Task objective ::
Starting at the first line of the data below, write out each line exactly until you reach the line containing "Jewelry - Sterling silver Peace earrings", and include that line too.

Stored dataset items
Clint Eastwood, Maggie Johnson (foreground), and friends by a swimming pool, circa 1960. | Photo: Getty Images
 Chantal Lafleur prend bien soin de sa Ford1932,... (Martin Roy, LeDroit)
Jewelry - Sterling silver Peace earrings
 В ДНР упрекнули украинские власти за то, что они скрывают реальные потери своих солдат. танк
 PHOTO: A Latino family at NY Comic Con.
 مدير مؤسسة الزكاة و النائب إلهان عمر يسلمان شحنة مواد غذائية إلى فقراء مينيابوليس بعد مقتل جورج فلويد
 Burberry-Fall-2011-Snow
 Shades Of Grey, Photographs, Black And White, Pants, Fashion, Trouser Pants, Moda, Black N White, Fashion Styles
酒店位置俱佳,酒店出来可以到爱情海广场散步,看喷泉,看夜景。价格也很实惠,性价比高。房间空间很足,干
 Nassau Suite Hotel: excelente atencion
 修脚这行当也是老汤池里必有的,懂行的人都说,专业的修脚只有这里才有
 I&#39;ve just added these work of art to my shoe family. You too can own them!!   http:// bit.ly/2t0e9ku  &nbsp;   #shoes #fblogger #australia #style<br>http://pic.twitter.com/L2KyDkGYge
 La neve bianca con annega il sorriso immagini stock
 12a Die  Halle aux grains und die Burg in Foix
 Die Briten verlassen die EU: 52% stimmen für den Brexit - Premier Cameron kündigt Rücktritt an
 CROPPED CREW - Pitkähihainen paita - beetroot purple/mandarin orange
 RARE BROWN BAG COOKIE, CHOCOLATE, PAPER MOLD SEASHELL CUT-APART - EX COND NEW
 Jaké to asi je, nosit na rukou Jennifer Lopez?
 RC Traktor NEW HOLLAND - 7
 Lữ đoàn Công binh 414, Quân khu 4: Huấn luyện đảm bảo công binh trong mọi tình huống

Your solution ::
Clint Eastwood, Maggie Johnson (foreground), and friends by a swimming pool, circa 1960. | Photo: Getty Images
 Chantal Lafleur prend bien soin de sa Ford1932,... (Martin Roy, LeDroit)
Jewelry - Sterling silver Peace earrings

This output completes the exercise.